NICU Update  
 
GG Hospital has a state-of-the-art, 8-bedded, level III Neonatal Intensive Care Unit. This year from January to May, there were 216 deliveries. Nine babies were born before 30 weeks of gestation and 71 babies were born between 30 and 34 weeks of gestation.

All preterm infants had received antenatal betamethasone therapy. Only 8 babies required ventilatory support for Respiratoty Distress Syndrome (RDS). We begin ventilatory support or continuous positive airway pressure (CPAP) early in infants with RDS. This coupled with prophylactic surfactant replacement therapy definitely improves outcomes. A second (repeat) dose of surfactant is given if the infant needs more than 40% oxygen at 12 hours of age. Prophylactic surfactant therapy in synergy with antenatal steroids promotes early lung recruitment and avoidance of hyperventilation by reducing need for ventilatory support. This reduces incidence of chronic lung disease. We had no deaths from RDS.


Extremely low birth weight infants in GG Hospital are fed expressed breastmilk by continuous nasogastric infusion. In addition to stringent asepsis and use of probiotics, this method of feeding promotes feed tolerance even in the tiniest of babies. We had no cases of necrotizing enterocolitis this year. When babies are on full feeds, we routinely use human milk fortifiers in all infants with birth weight less than1 kg.

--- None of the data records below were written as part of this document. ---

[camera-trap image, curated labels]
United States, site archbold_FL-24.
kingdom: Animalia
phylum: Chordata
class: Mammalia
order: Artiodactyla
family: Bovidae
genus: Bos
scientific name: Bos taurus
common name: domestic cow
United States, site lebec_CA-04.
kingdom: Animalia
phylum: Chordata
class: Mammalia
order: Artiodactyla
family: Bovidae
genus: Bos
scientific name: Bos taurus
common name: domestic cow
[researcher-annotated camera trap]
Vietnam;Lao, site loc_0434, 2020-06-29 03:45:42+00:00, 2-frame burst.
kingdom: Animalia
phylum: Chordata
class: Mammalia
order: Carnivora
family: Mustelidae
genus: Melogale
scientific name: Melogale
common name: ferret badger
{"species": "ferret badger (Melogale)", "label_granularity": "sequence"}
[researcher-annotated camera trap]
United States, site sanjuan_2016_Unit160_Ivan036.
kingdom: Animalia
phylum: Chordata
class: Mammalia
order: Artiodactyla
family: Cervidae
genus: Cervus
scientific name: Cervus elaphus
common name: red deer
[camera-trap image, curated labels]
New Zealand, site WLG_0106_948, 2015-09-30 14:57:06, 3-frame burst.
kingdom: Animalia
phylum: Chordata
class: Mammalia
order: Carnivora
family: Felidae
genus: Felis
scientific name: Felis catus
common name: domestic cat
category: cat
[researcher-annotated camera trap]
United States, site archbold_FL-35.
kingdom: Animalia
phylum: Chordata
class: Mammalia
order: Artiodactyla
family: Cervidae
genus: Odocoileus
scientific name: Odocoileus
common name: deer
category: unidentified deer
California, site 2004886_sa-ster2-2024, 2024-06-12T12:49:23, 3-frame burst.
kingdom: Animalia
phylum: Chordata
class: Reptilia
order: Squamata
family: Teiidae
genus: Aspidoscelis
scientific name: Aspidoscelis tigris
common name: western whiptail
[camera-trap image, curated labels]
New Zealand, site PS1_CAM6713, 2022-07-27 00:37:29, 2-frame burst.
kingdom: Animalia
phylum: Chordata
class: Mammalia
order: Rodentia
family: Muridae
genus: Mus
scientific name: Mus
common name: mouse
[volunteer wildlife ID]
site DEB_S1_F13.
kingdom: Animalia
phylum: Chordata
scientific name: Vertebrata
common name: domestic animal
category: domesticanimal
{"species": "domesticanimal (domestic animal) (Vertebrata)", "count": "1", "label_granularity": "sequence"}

Routine tertiary level anomaly scan and triple screen are done on the mothers. We had only 5 infants with major congenital anomalies. One infant presented with bilious emesis, and was operated successfully for malrotation.
 
The other anomalies were posterior urethral valve and tracheo-esophageal fistula, which presented with oligohydramnios and polyhydramnios respectively.

Two infants had cyanosis without respiratory distress. Of these, one baby had hypoplastic right heart syhdrome detected antenatally. This resulted in early initiation of prostaglandin therapy and safe transfer to a cardiac centre for surgery. The other infant had hypoplastic left heart syndrome, a condition more difficult to diagnose antenatally, as right ventricle is the dominant ventricle in utero.

Overall, this year we have been very busy and worked very hard, but the satisfaction in seeing so many high-risk babies go home healthy with happy parents has been a great reward.